• Exercise details: Ignoring the pictures, repeat every entry below exactly as it appears.

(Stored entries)
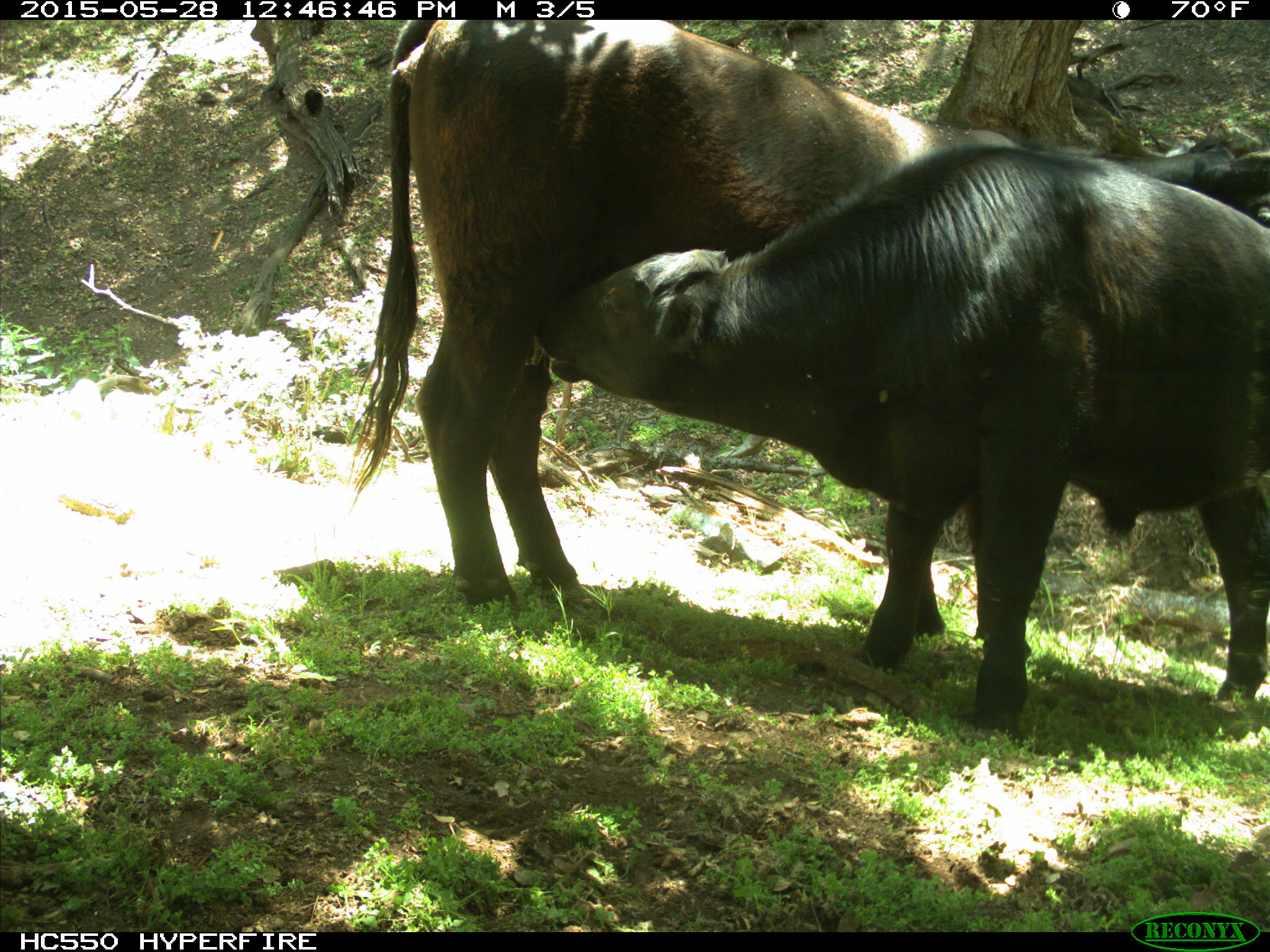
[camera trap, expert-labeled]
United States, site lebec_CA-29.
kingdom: Animalia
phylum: Chordata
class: Mammalia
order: Artiodactyla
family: Bovidae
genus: Bos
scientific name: Bos taurus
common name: domestic cow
Bos taurus (domestic cow).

• Solution for this exercise:
[camera trap, expert-labeled]
United States, site lebec_CA-29.
kingdom: Animalia
phylum: Chordata
class: Mammalia
order: Artiodactyla
family: Bovidae
genus: Bos
scientific name: Bos taurus
common name: domestic cow
Bos taurus (domestic cow).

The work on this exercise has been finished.